**Text segment**
Category Archives: Midnight Hour Brewery

Brewing and such

Exclusivity Does Not Promote Competition

Duh.

The Texas Alcoholic Beverage Code is not a comedic document yet I laughed aloud after reading Subchapter C Section 102.51.  It goes something like this:

SUBCHAPTER C. TERRITORIAL LIMITS ON SALE OF BEER

Sec. 102.51. SETTING OF TERRITORIAL LIMITS. (a) Each holder of a manufacturer’s or nonresident manufacturer’s license shall designate territorial limits in this state within which the brands of beer the licensee manufactures may be sold by general, local, or branch distributor’s licensees.
(b)    Each holder of a general, local, or branch distributor’s license shall enter into a written agreement with each manufacturer from which the distributor purchases beer for distribution and sale in this state setting forth the sales territory within which each brand of beer purchased by that distributor may be distributed and sold. No holder of a general, local, or branch distributor’s license shall make any sales of any brand of beer outside the sales territory specified in the written agreement. No such agreement shall interfere with the rights of retailers to purchase beer as provided in Section 102.53. A manufacturer may not assign all or any part of the same sales territory to more than one distributor. A copy of the agreement and any amendments to it shall be filed with the administrator.

**Exercise data**
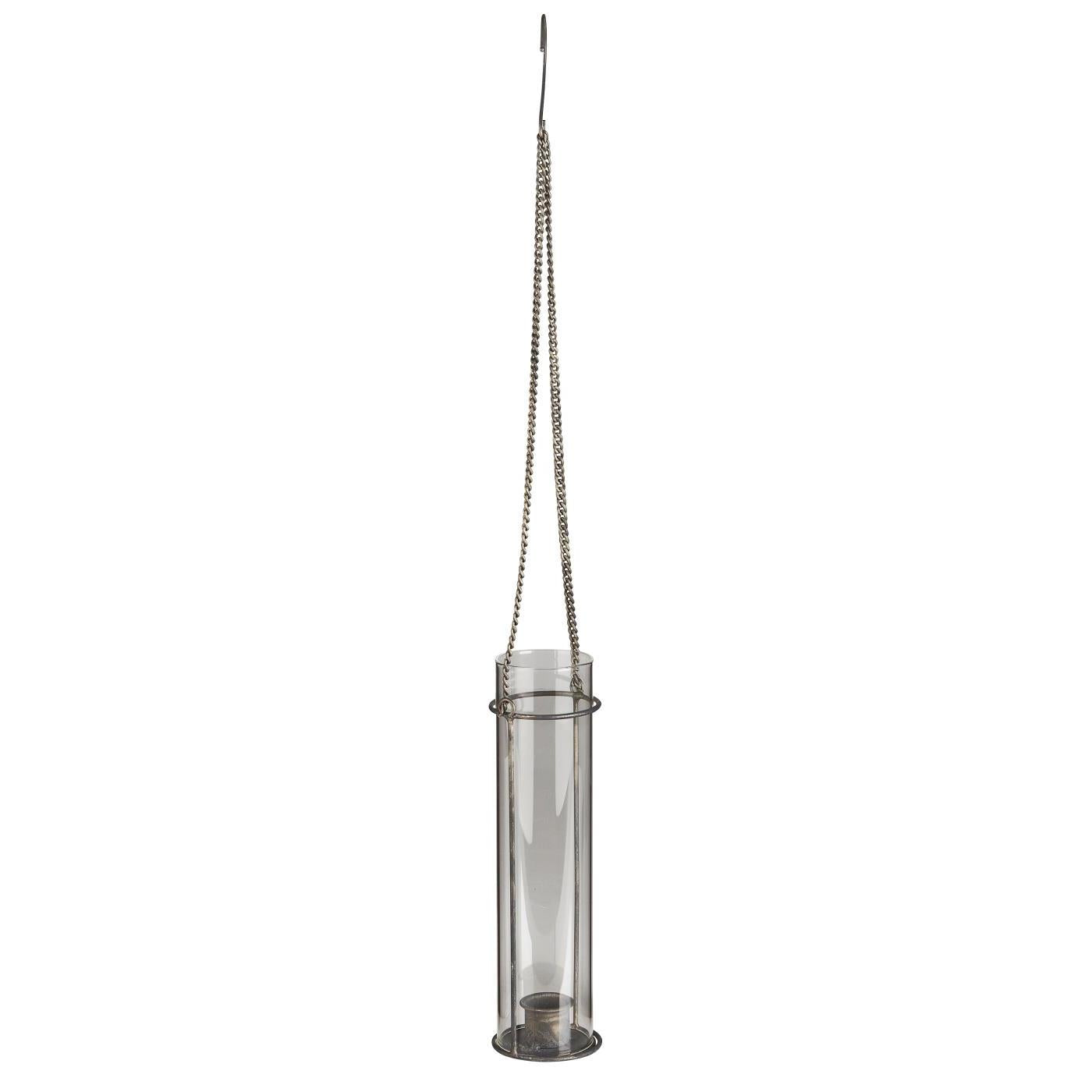 Kerzenhalter f/2,2 cm Kerze m/Glas und Kette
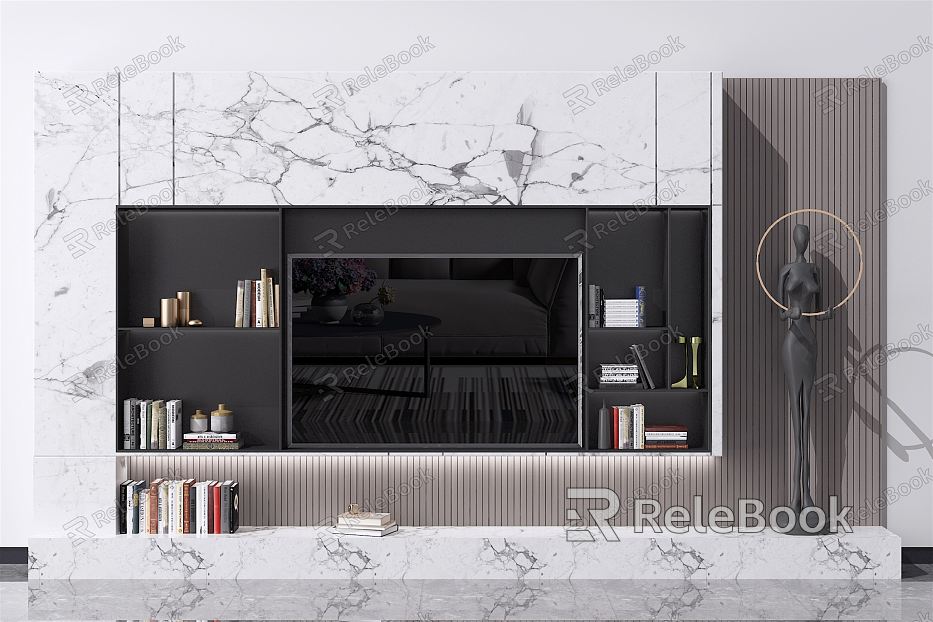 Modern TV background wall TV cabinet modeling wall model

**What the task requires**
Reproduce the post on Texas beer territory law from "Brewing and such" up to and including "branch distributor’s licensees.", swapping "comedic" for "humorous". The listing has no connection to the text.

**Your solution**
Brewing and such

Exclusivity Does Not Promote Competition

Duh.

The Texas Alcoholic Beverage Code is not a humorous document yet I laughed aloud after reading Subchapter C Section 102.51.  It goes something like this:

SUBCHAPTER C. TERRITORIAL LIMITS ON SALE OF BEER

Sec. 102.51. SETTING OF TERRITORIAL LIMITS. (a) Each holder of a manufacturer’s or nonresident manufacturer’s license shall designate territorial limits in this state within which the brands of beer the licensee manufactures may be sold by general, local, or branch distributor’s licensees.